Budget & cost governance
RouteIQ watches spend continuously and acts before the bill does. Team-level monthly budgets are tracked with burn-rate anomaly detection, and routing degrades gracefully as thresholds are crossed.
- Tiered alerts & auto-actions. Normal (≤25% of monthly budget) — no action. Yellow (>35%) — alert only. Orange (>50%) — downgrade premium to mid, notify with a cost report. Red (>75%) — downgrade all routing to cheap, urgent escalation. Hard stop (100%) — reject with a budget-exhausted message and escalate to finance.
- Per-user-per-day cost cap. Prevents a single user from draining the team budget.
- Premium-token cap per user. Bounds how much premium-tier capacity any one user can consume per day.
- Retry-detection escalation. If a user retries the same query, RouteIQ upgrades one tier — better an answer than a loop.
- Automatic tier downgrade. When the budget burns too fast, the system lowers the routing ceiling and alerts the admin.
Project policy rules
Each project in the registry exposes a set of levers to enterprise admins — routing behaviour is configuration, not code.
- Relevance thresholds — minimum score to reach the premium tier (default 0.80) and the mid tier (default 0.50), set per project.
- Off-topic policy — what happens below the mid threshold (default: downgrade to a cheaper tier).
- Monthly budget ceiling — per project, set by the admin.
- % daily budget per user and premium-token cap per user.
- Query length cap — maximum input tokens per query (default 32K).
- Model selection strategy — cheapest, round-robin, lowest latency, or complexity-based (Phase 2).
The stack
RouteIQ is model-agnostic by design, spanning managed and self-hosted inference so you inherit better models without re-architecting.
- Adapters. Amazon Bedrock (primarily Claude models and Nova Lite) and a vLLM adapter on SageMaker hosting open-weight models (Qwen2.5-7B, Qwen3-8B, Llama-3.1-8B).
- Embeddings. bge-base-en-v1.5 or Amazon Titan; project documentation is embedded and refreshed on a weekly cadence.
- Short-term memory. The last few conversation turns per session inform relevance scoring (in-process, no persistence layer).

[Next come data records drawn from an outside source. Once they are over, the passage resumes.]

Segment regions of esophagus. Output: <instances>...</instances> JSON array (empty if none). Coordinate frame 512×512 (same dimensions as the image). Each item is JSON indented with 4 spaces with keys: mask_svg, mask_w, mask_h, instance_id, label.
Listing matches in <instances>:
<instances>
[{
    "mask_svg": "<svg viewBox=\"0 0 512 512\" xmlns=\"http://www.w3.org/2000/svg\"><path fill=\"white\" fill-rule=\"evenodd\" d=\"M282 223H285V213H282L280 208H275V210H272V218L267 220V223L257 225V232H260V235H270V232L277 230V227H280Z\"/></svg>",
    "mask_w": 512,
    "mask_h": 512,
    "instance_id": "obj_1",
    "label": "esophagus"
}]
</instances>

- Outcome logging. Query, model choice, cost, and outcome signals captured with a schema designed for future capability profiles.
Phased rollout
Phase 1 delivers project-policy-based routing — the project registry, identity mapping, hybrid relevance scoring with percentile-calibrated thresholds, three-tier routing, budget tracking with auto-downgrade, per-user caps, retry escalation, and comprehensive logging. Phase 2 adds complexity-aware model selection (query complexity plus benchmark scores) and learned, per-model capability profiles, plus calibrated confidence scoring.
Where it fits
RouteIQ sits in front of your agents and LLM apps as the routing and cost-governance layer. It is governed by Responsible AI controls, its routing quality is measured by AI Eval Service, and it pairs naturally with the GenAI Delivery Factory for production rollout.